Best regards and thanks
Hello @angelluigi,
Your command looks fine. The algorithm in pileup only performs counting, so when you see a results such as 700 of 1500 reads reporting 6mA, that really just indicates that the empirical rate of 6mA at a site is 46.7%. But what that means depends on your experiment. From the table you've attached it looks like you have very high $N_{\text{valid coverage}}$ (see the note about this at the end of the message), so I would expect that the empirical estimate to be quite close to the true rate of 6mA in the sample. To continue with your example, intuitively I would not consider a position as methylated if just about half of the reads report methylation. However, if there were two haplotypes and one was methylated and one was not it would explain why you see about half reporting modification - so you have to look and see what's going on. What kind of sample is this? What is the mechanism of methylation in the sample?
A couple of things I would look for to sanity check my results:
- You should have an expectation of the coverage in your data. I would remove bedmethyl records with low $N_{\text{valid coverage}}$ and/or positions that are not
Ain the reference genome. - Follow up on sites reporting high 6mA rates by looking at them in a visualization tool such as IGV. If a site is erroneously being called as modified due to a sequencing artifact your eye can usually see it.
- If this is a bacterial sample, or a sample where you expect sequence-specific methylation, you could try
modkit find-motifs.
Quick note about your table As you can see in the schema, column 9 is the "color" and is always "255,0,0". It looks like you've parsed that column incorrectly. I would fix this first.

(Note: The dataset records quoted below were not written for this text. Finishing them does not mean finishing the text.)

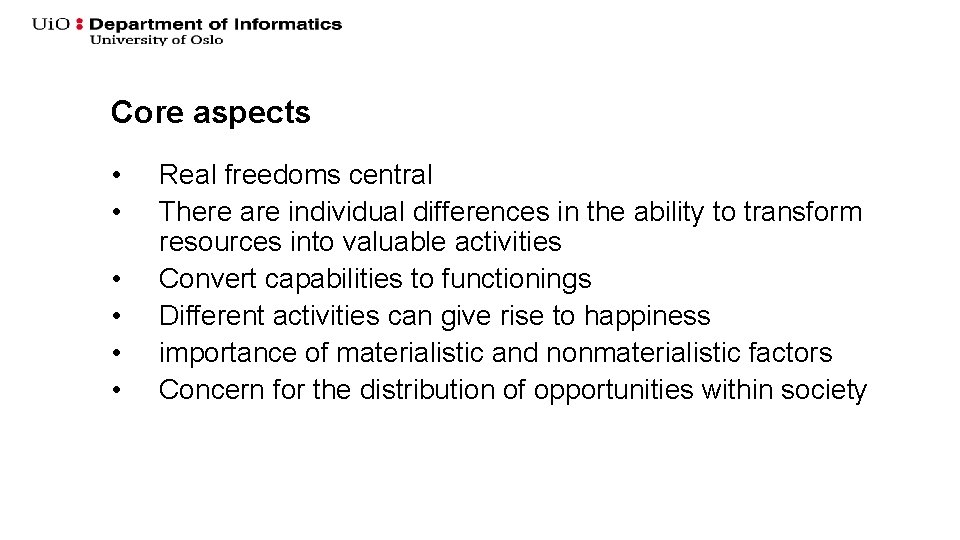 UiO : Department of Informatics
University of Oslo

Core aspects

• Real freedoms central
• There are individual differences in the ability to transform resources into valuable activities
• Convert capabilities to functionings
• Different activities can give rise to happiness
• importance of materialistic and nonmaterialistic factors
• Concern for the distribution of opportunities within society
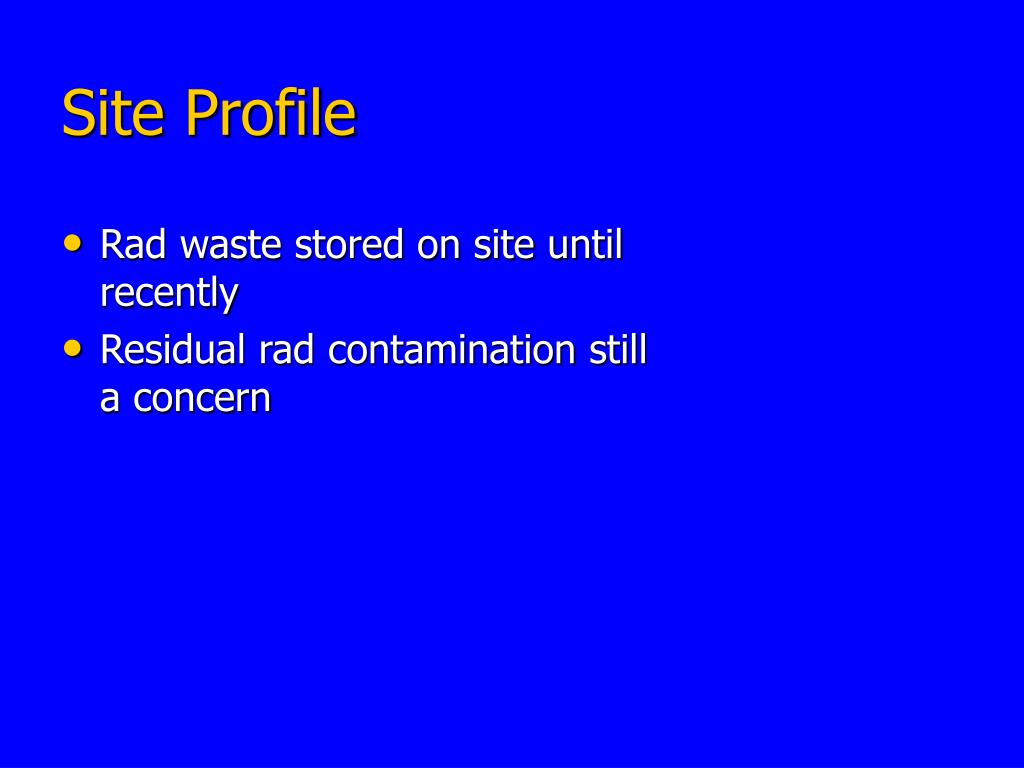 Site Profile

• Rad waste stored on site until recently
• Residual rad contamination still a concern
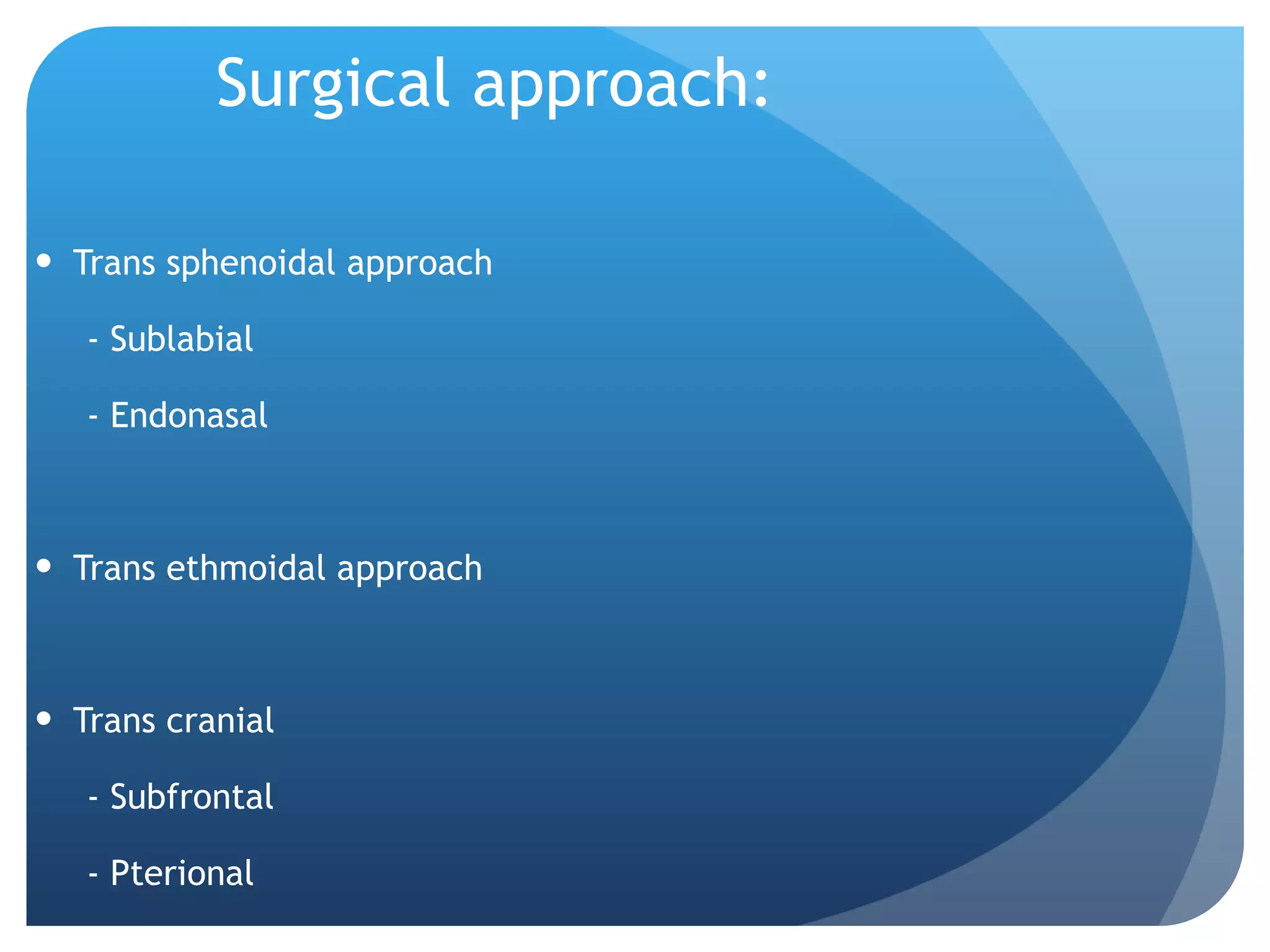 Surgical approach:

• Trans sphenoidal approach

- Sublabial

- Endonasal

• Trans ethmoidal approach

• Trans cranial

- Subfrontal

- Pterional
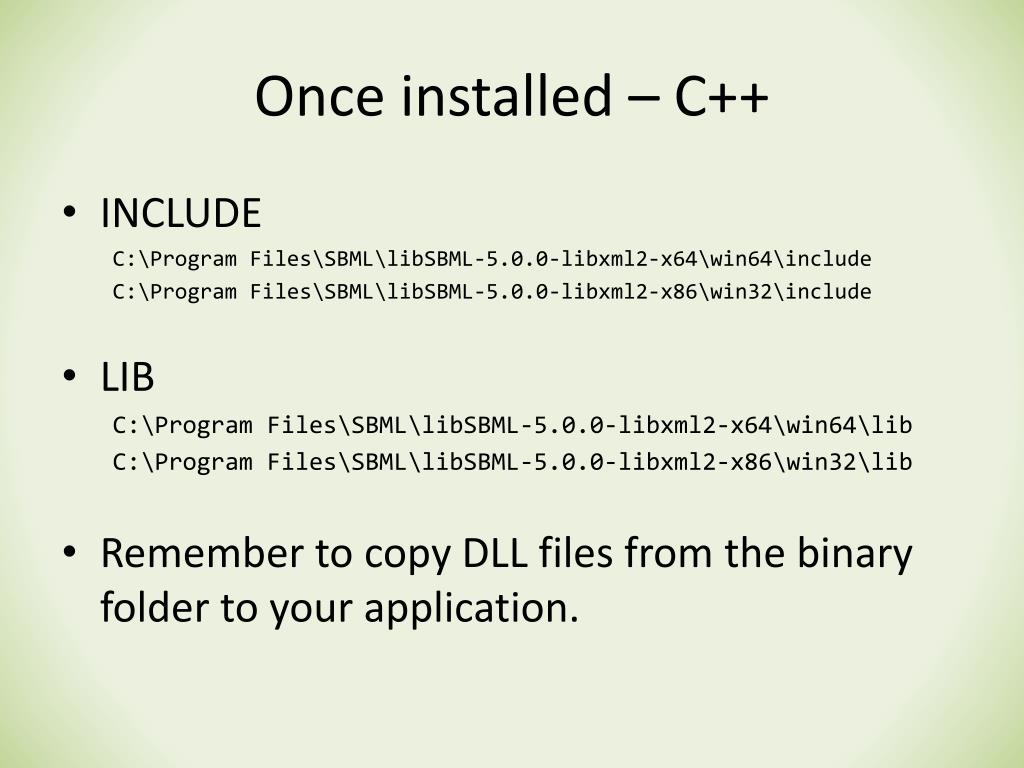 Once installed – C++

• INCLUDE
C:\Program Files\SBML\libSBML-5.0.0-libxml2-x64\win64\include
C:\Program Files\SBML\libSBML-5.0.0-libxml2-x86\win32\include

• LIB
C:\Program Files\SBML\libSBML-5.0.0-libxml2-x64\win64\lib
C:\Program Files\SBML\libSBML-5.0.0-libxml2-x86\win32\lib

• Remember to copy DLL files from the binary folder to your application.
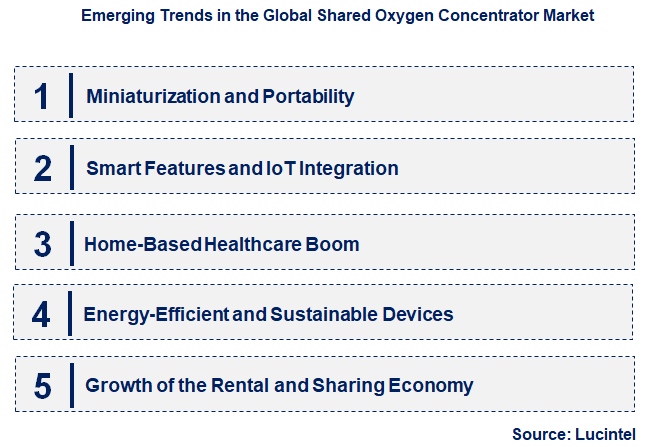 Emerging Trends in the Global Shared Oxygen Concentrator Market

1 Miniaturization and Portability

2 Smart Features and IoT Integration

3 Home-Based Healthcare Boom

4 Energy-Efficient and Sustainable Devices

5 Growth of the Rental and Sharing Economy

Source: Lucintel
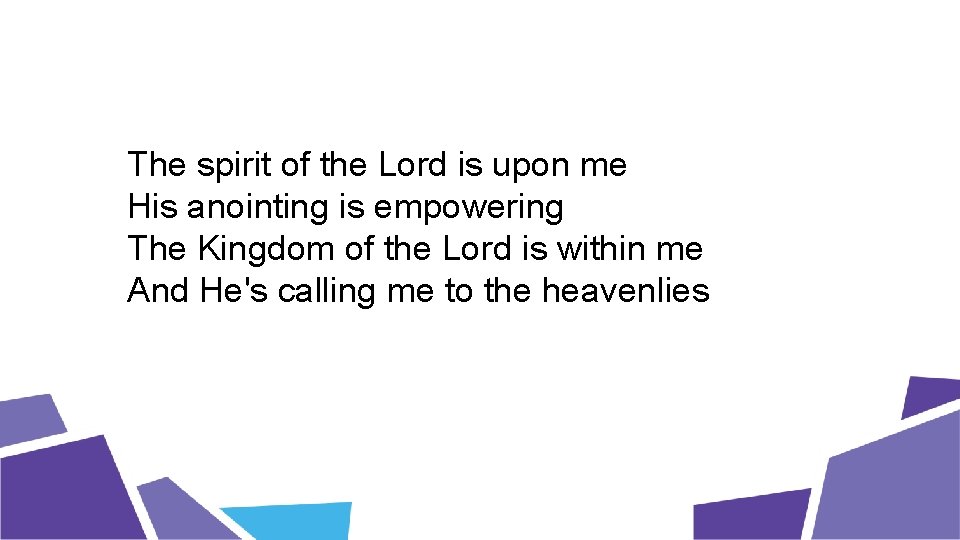 The spirit of the Lord is upon me
His anointing is empowering
The Kingdom of the Lord is within me
And He's calling me to the heavenlies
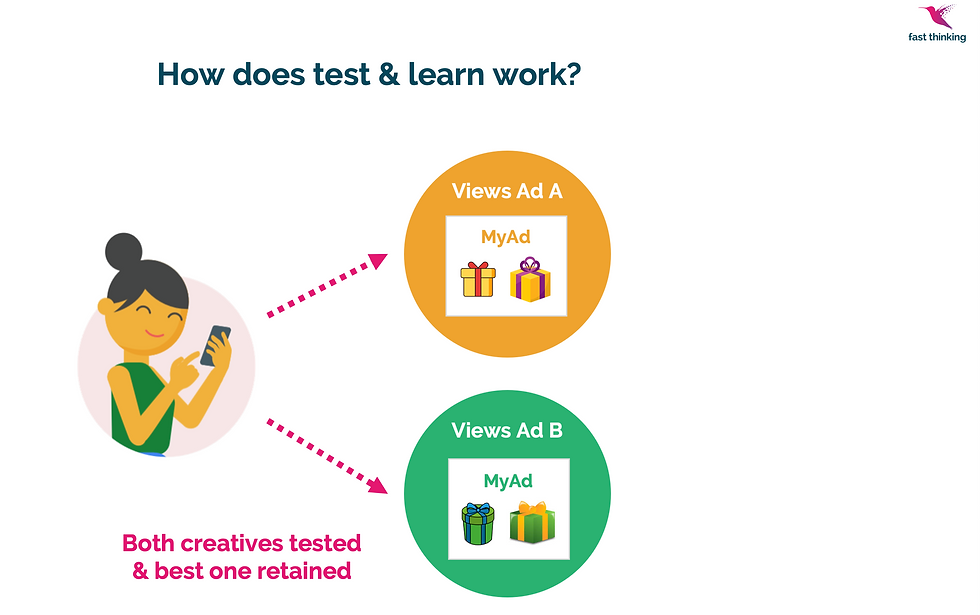 fast thinking

How does test & learn work?

Views Ad A

MyAd

Views Ad B

MyAd

Both creatives tested & best one retained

Happy to help if you give me a little more information about your experiment. Good luck.
Hi @ArtRand
Thank you very much for the answer. Let me tell you a bit more about the experiment. Our samples are different phages, control and mutants. Our hypothesis is that they have different methylation patterns. However, my feeling is that they have similar methylation patterns, according to my interpretation of the data.
As you suggest I think it is a good idea to filter out those with low coverage, in fact reading an article it says the following: "We then filtered the data to only include CpG sites that had a minimum coverage of 20x and maximum coverage of 200x."
While this is another type of modification, could a similar approach be taken? On the other hand, could an excess of coverage have any repercussions?
Thank you very much
Hello @angelluigi,
In general, there is no disadvantage to increasing coverage. However, beyond 200x is probably not necessary unless you think there are rare sub-populations in your data (again it comes back to what your biological question is). The potential exception is when calculating methylation entropy, for a discussion regarding that you may be interested in this thread.
@angelluigi you might be able to use a tool like methylartist https://github.com/adamewing/methylartist to plot methylation of each phage at a zoomed out level. This might be helpful to check your hypotheses.
Also modkit dmr might give you differentially methylated regions.